EXERCISE
Return every line from the records below that has the word "adjacency".

DATA FOR THE TASK
===============

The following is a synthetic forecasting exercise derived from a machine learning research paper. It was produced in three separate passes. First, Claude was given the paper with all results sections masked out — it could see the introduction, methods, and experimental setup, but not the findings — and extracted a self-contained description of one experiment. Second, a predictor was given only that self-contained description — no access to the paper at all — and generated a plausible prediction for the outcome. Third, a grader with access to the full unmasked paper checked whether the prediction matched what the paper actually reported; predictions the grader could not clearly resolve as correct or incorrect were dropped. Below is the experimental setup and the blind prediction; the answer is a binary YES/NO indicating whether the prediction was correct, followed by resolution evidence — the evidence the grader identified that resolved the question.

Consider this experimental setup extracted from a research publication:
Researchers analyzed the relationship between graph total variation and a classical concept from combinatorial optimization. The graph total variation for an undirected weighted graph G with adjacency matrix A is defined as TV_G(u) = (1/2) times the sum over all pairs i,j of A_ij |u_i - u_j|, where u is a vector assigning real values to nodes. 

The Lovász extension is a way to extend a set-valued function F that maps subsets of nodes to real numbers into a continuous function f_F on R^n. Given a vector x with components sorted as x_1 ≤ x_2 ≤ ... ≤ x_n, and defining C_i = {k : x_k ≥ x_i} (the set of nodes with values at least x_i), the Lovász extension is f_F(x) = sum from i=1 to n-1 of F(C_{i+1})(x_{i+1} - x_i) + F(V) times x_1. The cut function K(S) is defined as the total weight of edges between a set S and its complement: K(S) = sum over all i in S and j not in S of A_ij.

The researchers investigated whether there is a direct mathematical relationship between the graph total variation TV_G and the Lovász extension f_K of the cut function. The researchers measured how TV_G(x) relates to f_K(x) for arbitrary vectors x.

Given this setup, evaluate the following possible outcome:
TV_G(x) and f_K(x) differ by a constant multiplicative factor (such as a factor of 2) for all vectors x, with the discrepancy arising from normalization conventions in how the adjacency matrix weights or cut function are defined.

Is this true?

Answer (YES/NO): NO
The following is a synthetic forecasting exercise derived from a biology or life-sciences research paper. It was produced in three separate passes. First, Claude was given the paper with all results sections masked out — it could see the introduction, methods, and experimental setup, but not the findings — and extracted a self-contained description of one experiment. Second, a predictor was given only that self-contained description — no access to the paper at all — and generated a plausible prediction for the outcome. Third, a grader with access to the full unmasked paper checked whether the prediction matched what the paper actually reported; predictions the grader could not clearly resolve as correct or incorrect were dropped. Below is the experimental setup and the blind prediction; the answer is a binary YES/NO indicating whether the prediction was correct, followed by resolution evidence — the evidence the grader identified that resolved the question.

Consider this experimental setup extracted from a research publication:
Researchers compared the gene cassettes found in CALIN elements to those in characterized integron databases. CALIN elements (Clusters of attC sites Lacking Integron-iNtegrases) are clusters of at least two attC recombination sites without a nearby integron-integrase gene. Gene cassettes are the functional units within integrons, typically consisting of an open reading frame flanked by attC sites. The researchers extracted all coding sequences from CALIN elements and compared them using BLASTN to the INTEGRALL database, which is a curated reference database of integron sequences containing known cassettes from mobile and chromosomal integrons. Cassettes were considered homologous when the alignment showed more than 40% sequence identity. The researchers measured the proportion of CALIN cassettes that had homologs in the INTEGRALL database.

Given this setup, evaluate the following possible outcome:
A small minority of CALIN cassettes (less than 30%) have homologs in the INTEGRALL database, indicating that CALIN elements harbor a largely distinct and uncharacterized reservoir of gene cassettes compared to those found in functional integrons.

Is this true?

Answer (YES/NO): YES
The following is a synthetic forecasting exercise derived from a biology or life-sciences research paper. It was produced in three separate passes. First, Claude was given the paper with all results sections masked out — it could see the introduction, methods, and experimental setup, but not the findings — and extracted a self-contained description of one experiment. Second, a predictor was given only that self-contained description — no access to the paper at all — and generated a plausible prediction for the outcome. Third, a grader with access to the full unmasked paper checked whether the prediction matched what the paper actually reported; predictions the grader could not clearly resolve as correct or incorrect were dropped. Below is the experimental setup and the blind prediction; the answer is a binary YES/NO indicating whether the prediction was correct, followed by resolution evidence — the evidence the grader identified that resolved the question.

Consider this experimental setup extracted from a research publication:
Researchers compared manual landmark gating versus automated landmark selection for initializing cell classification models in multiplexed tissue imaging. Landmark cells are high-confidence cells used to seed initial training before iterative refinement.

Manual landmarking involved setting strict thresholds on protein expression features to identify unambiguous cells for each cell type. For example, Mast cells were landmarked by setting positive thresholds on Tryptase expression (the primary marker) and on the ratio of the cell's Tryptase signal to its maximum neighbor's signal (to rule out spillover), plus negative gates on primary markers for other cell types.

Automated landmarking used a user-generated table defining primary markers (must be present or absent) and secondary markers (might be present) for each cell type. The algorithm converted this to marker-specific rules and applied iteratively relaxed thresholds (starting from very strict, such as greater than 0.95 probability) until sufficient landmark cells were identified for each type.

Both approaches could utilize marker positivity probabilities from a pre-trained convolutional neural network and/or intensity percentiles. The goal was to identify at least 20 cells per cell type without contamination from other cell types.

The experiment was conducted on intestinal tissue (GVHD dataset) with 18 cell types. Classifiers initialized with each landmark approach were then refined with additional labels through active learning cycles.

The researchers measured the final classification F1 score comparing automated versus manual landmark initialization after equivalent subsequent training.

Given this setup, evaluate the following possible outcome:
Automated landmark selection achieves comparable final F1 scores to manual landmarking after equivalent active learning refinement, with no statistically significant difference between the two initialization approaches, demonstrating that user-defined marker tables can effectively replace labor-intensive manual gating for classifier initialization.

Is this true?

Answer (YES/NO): YES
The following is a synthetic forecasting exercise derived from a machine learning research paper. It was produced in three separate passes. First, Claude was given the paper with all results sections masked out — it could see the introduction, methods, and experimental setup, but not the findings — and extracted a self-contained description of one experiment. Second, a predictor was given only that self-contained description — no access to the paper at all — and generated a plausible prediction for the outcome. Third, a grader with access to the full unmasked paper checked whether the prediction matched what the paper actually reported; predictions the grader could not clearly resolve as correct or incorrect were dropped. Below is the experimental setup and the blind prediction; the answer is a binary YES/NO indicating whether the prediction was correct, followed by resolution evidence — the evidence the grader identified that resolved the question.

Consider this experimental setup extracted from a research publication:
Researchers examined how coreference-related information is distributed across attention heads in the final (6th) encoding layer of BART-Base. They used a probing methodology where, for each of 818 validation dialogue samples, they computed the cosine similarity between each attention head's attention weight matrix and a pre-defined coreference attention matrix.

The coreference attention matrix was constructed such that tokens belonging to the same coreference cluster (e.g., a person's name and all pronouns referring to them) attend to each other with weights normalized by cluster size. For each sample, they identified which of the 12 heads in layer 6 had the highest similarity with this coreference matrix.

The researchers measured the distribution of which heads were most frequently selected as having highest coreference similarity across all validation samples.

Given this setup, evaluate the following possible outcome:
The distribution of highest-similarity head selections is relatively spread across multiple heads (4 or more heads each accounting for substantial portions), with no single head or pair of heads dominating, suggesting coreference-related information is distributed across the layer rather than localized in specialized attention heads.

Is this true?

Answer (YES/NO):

===============

RESULT OF THIS TASK
Researchers analyzed the relationship between graph total variation and a classical concept from combinatorial optimization. The graph total variation for an undirected weighted graph G with adjacency matrix A is defined as TV_G(u) = (1/2) times the sum over all pairs i,j of A_ij |u_i - u_j|, where u is a vector assigning real values to nodes. 
TV_G(x) and f_K(x) differ by a constant multiplicative factor (such as a factor of 2) for all vectors x, with the discrepancy arising from normalization conventions in how the adjacency matrix weights or cut function are defined.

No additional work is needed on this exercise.